- So 29. Mär 2020, 16:05
#1542925
Snowpiercer (2013)
Auf den Film bin ich gestern als Empfehlung gestoßen, nachdem ich mich noch ein wenig über "Der Schacht" informiert hatte. Hier ist die verbliebene Menschheit in einem überdimensionierten Zug gefangen, der seit 18 Jahren unentwegt durch die Welt rast und offenbar das letzte Refugium vor der neuen Eiszeit der Außenwelt darstellt. Die reiche Minderheit besetzt die vorderen Waggons des Zuges, das Prekariat hockt zusammengepfercht ganz hinten und hat zu parieren. Doch unter den Passagieren des Prekariats macht sich Revolutionsstimmung breit. Der junge Anführer Curtis (Chris Evans) und sein Kumpane Edgar (Jamie Bell) planen einen Aufstand, der Wilford (Ed Harris), den Erfinder und Herrscher des Zuges, stürzen soll.
Dystopie und Joon-ho Bong ("Parasite") - mehr Argumente bedurfte es nicht, um mich für diesen Film zu interessieren. Von der Umsetzung bin ich allerdings ehrlicherweise ein wenig enttäuscht, da sich zu zahlreichen sehr kreativen Ideen leider ebenso zahlreiche stumpfe Action-Szenen und wenig spannende Charaktere gesellen, von deren Einfalt ich doch ein wenig erstaunt war. Damit hat der Film für mich immer wieder mal seine tollen, sehr einfallsreichen Momente, rutscht aber auch sehr, sehr häufig in Gewaltexzesse ab, die mich quasi durchweg gelangweilt haben.
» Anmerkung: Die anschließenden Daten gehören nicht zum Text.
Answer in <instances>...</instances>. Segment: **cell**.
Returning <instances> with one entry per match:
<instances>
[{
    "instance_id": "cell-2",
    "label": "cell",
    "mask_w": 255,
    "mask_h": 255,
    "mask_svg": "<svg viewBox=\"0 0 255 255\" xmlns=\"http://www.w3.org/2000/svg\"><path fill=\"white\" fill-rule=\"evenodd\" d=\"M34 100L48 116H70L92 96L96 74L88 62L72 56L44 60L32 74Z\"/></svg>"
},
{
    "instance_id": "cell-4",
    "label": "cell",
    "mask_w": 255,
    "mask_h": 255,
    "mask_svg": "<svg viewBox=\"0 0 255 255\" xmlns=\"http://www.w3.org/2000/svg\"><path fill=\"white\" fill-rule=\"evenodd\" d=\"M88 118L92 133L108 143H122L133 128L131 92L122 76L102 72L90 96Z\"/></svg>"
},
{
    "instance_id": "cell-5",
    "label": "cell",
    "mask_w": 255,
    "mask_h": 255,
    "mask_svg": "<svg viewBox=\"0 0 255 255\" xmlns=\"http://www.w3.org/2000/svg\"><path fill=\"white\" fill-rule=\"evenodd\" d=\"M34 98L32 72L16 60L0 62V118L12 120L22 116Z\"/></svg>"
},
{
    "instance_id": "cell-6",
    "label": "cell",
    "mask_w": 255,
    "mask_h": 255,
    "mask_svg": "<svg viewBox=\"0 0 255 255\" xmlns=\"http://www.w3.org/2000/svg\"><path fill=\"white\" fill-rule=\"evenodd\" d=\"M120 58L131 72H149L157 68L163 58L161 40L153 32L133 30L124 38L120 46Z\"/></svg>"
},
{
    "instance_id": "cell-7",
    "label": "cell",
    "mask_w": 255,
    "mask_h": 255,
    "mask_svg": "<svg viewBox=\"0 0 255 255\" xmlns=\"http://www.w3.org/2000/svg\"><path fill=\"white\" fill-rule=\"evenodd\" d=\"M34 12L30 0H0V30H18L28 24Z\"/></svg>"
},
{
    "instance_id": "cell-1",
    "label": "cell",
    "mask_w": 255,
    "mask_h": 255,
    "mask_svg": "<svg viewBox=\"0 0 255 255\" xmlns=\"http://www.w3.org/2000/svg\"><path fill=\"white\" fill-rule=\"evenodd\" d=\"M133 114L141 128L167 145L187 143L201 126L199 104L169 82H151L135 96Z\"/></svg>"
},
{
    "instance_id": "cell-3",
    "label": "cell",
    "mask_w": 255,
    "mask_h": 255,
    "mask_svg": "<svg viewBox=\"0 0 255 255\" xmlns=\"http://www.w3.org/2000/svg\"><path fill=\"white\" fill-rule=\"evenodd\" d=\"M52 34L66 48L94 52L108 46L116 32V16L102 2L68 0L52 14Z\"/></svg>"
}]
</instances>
Wenn ich dann noch höre, dass unser liebster Rollator-Grapscher Harvey Weinstein den Film gerne um 25 Minuten gekürzt und ihn auf die Action-Elemente reduziert gesehen hätte, weil er das US-Publikum für "zu dumm" hielt, bin ich schon erschrocken. Mir ist das so schon viel zu viel zu viel Klopperei, womit die Gesellschaftskritik mir auch zu sehr zur Teilzeit-Deepness verkommt.
Weniger Probleme habe ich damit, dass so ein 650-Meter-Zug mit Aquarium 18 Jahre lang emsig umherfährt, während die ganze restliche Welt vereist ist. Klar ist das unrealistisch, aber Teil dieser Science-Fiction-Welt, womit ich mich arrangieren kann. Ein denkbar bedeutungsschwanger in die Kamera stierender Chris Evans als Rächer der Armen, John Hurt als allwissender Gandalf oder Ed Harris als anbetungswürdiger Mogul... mit solch platten Stereotypen en masse habe ich deutlich größere Probleme. Und mit dem Action-Gewitter natürlich, das - übrigens anders als bei "Der Schacht" - auch so dermaßen überzeichnet wirkte, dass mich das ganze Kunstblut auch ziemlich kalt gelassen hat.
Also: Starke Prämisse, viele gute und kreative Gedanken, aber die Umsetzung hat mich doch an vielen Stellen enttäuscht.